# Data for the task

^^^^^^^^

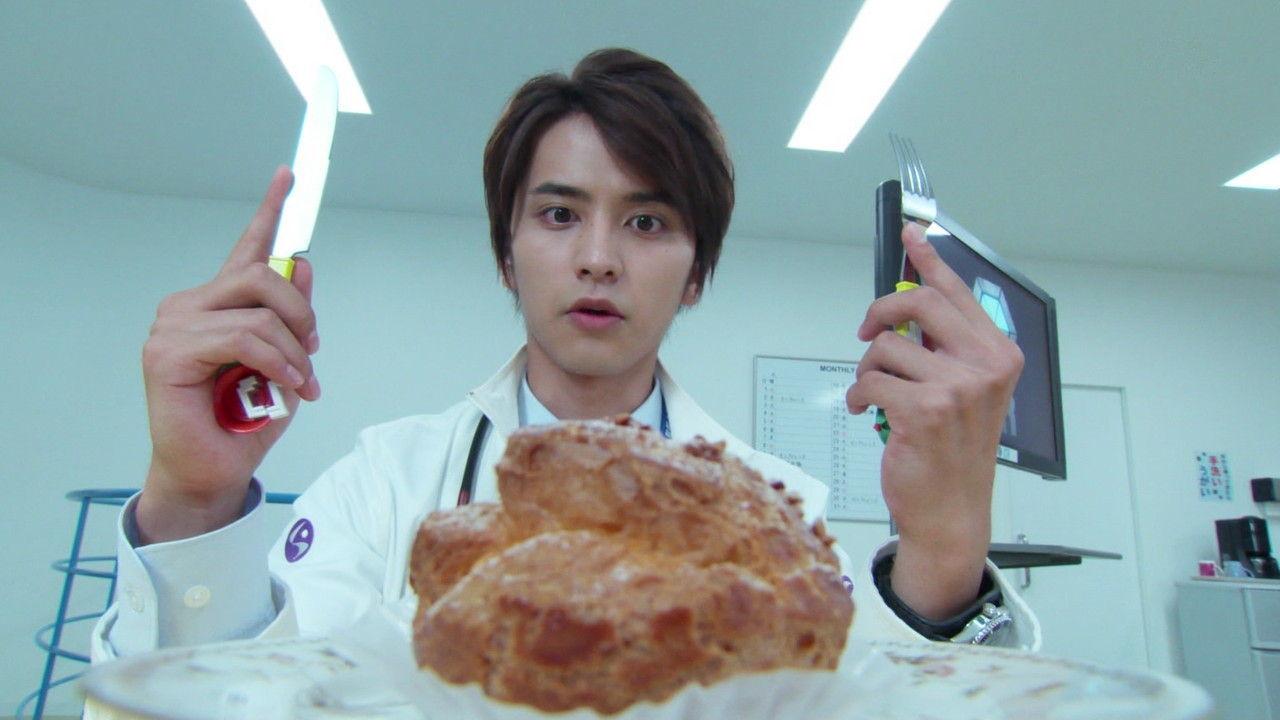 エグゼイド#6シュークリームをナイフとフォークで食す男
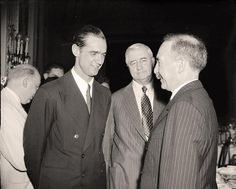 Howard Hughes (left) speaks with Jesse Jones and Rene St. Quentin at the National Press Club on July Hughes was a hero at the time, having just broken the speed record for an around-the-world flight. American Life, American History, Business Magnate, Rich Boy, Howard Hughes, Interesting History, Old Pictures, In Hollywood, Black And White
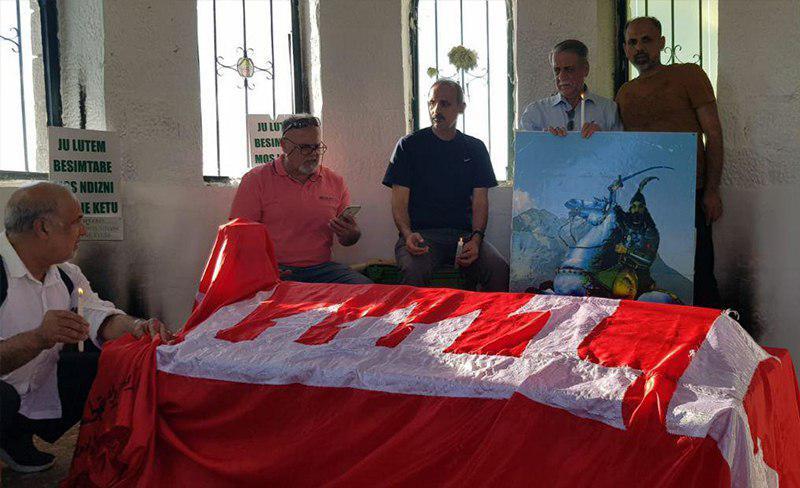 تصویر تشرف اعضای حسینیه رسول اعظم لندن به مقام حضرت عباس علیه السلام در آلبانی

^^^^^^^^

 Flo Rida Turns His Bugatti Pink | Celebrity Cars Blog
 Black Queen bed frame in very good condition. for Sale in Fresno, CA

^^^^^^^^

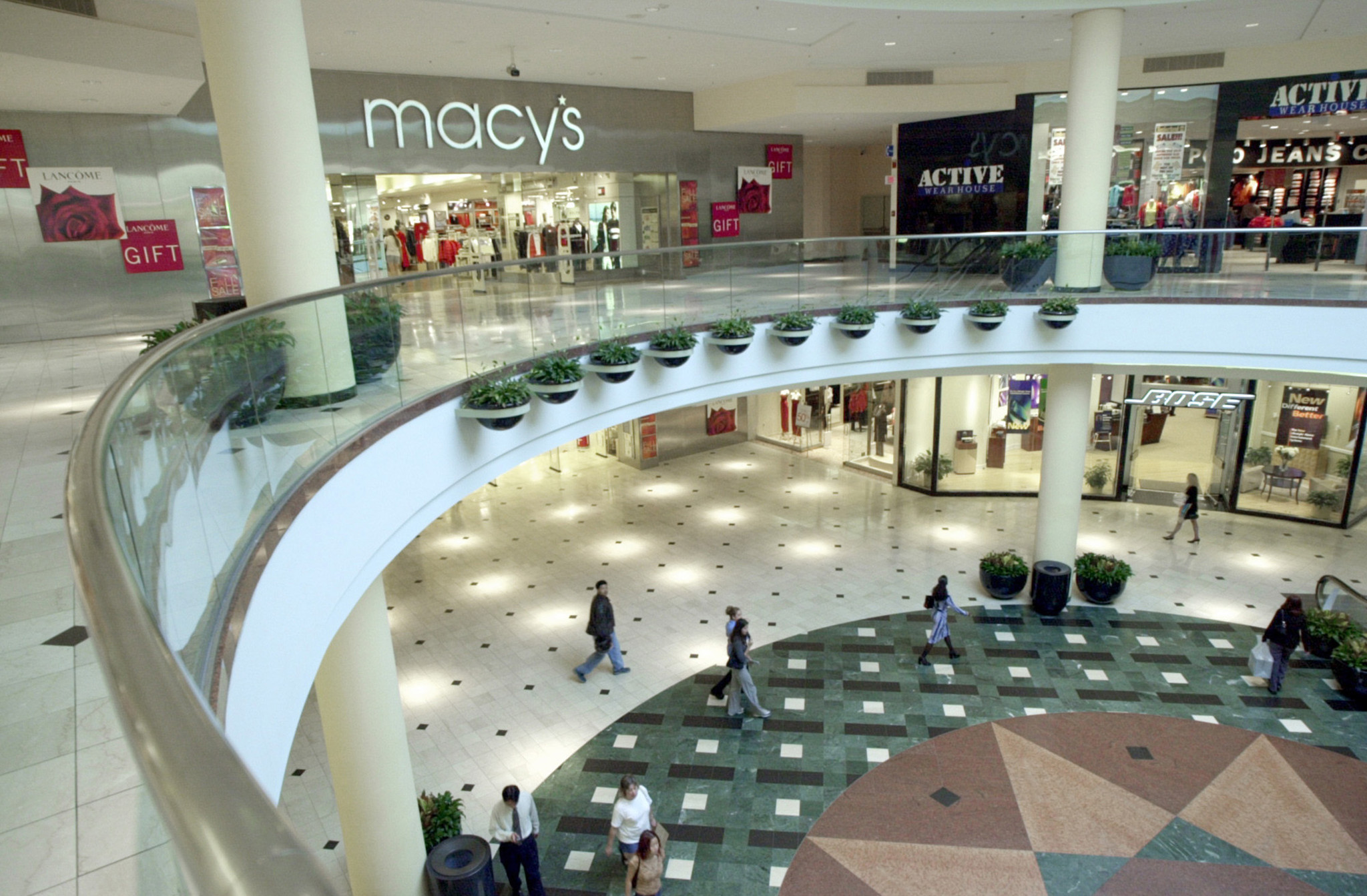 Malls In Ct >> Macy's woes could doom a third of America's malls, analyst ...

^^^^^^^^

Quote the data above from the line containing "Flo Rida Turns" to the line containing "Black Queen bed", inclusive, and stop.

 Flo Rida Turns His Bugatti Pink | Celebrity Cars Blog
 Black Queen bed frame in very good condition. for Sale in Fresno, CA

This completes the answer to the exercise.